**DOCUMENT PASSAGE:**
• • •

US 2014/0374105 A1 discloses a process for removing carbon dioxide from a gas.

All plants for separating CO₂ have in common that energy must be supplied for re-emission of the CO₂ from the solution. To this end, heat at a high and thus comparatively valuable level is employed.

It is an object of the invention to provide a carbon dioxide separation apparatus where the overall process of absorption and desorption is energetically optimized.

This object is achieved by the carbon dioxide separation apparatus having the features specified in claim 1. Advantageous developments are apparent from the dependent claims, the following description and the drawings.

The carbon dioxide separation apparatus according to the invention comprises an absorption apparatus and a desorption apparatus. In the absorption apparatus the gas to be purified of carbon dioxide is introduced and the carbon dioxide from the gas phase transferred into the liquid phase through contact with a solvent, usually an amine solution. This forms a solution of the solvent with the carbon dioxide dissolved and optionally bound therein. This solution is transferred into the desorption apparatus where the carbon dioxide is re-expelled from the solution so that the solvent is recovered and recycled into the absorption apparatus. A carbon dioxide gas stream which may be sent for further use is likewise obtained. This basic principle is already used in numerous variations.

The absorption apparatus has a gas inlet for the gas to be purified and a gas outlet for the purified gas. The gas to be purified may be an offgas from the combustion of fossil fuels for example. The purified gas would then be mainly nitrogen with a small remainder of carbon dioxide and optionally a proportion of oxygen which is markedly reduced by the combustion process. The purified gas may then be emitted to the atmosphere for example without releasing large amounts of the greenhouse gas carbon dioxide. The absorption apparatus typically comprises one or more mass transfer elements arranged between the gas inlet and the absorption solvent inlet. The mass transfer elements serve to better contact the liquid phase and the gaseous phase, in particular also to increase the surface area of the liquid phase. Such mass transfer elements are known to those skilled in the art and may be for example bubble cap trays, random packings or a structured packing.

• • •

**DATA EXCERPT:**
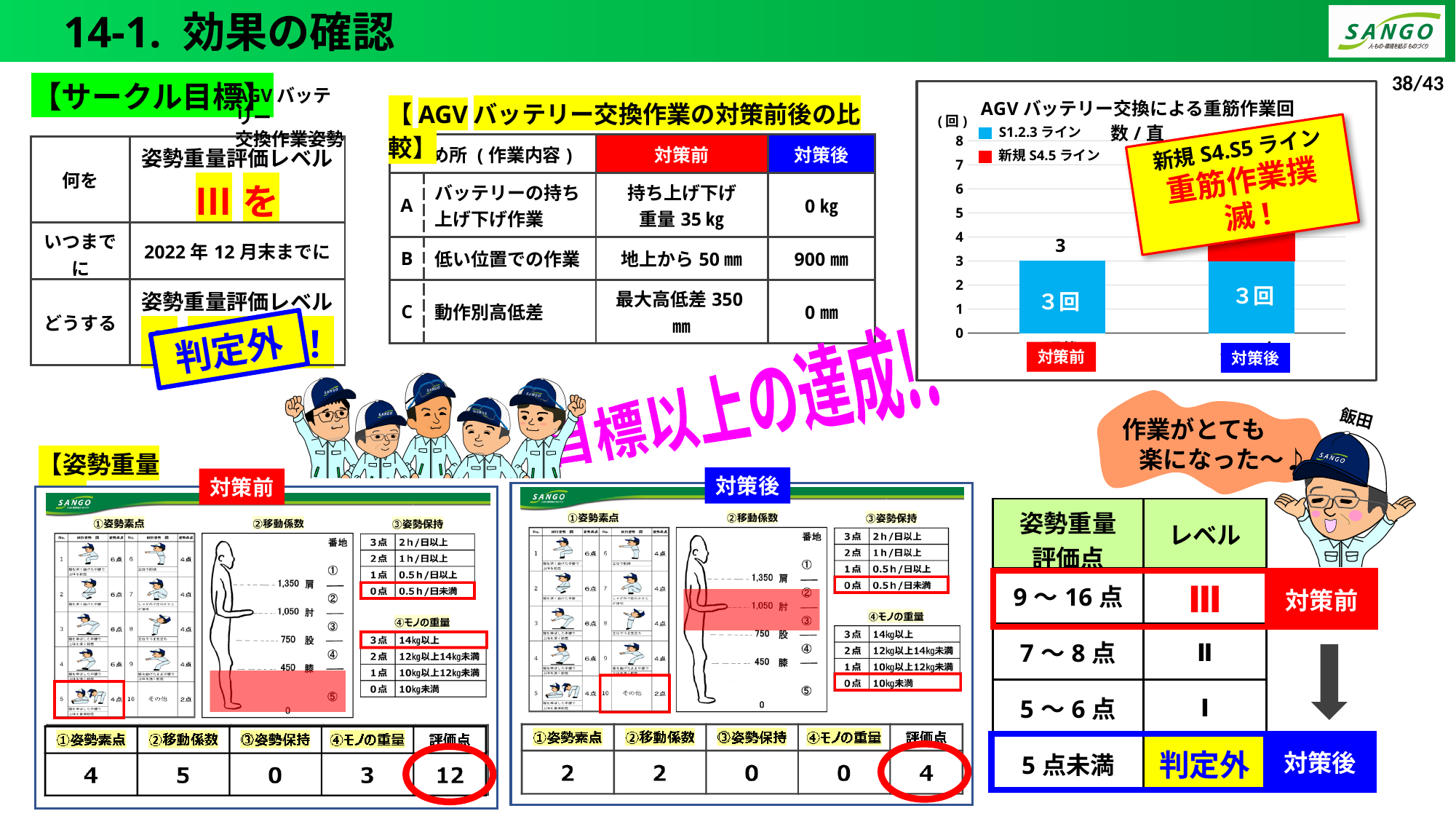
What is the highest tick value shown on the y axis of the bar chart? 8 What kind of chart is shown in the top-right of the slide? bar chart What are the two legend entries of the bar chart? S1.2.3 ライン and 新規 S4.5 ライン In the bar chart, what is the value for S1.2.3 ライン in the 対策前 category? 3回 What colour represents S1.2.3 ライン in the bar chart? blue How many series does the legend of the bar chart list? 2 How many categories are shown on the x axis of the bar chart? 2 In the bar chart, is the value for 対策前 greater or less than 5? less In the bar chart, what is the value for S1.2.3 ライン in the 対策後 category? 3回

• • •

**GOAL OF THE EXERCISE:** Return the stretch of the carbon dioxide separation passage above from "This object is" through "and the drawings.", copied word for word.

**RESPONSE:**
This object is achieved by the carbon dioxide separation apparatus having the features specified in claim 1. Advantageous developments are apparent from the dependent claims, the following description and the drawings.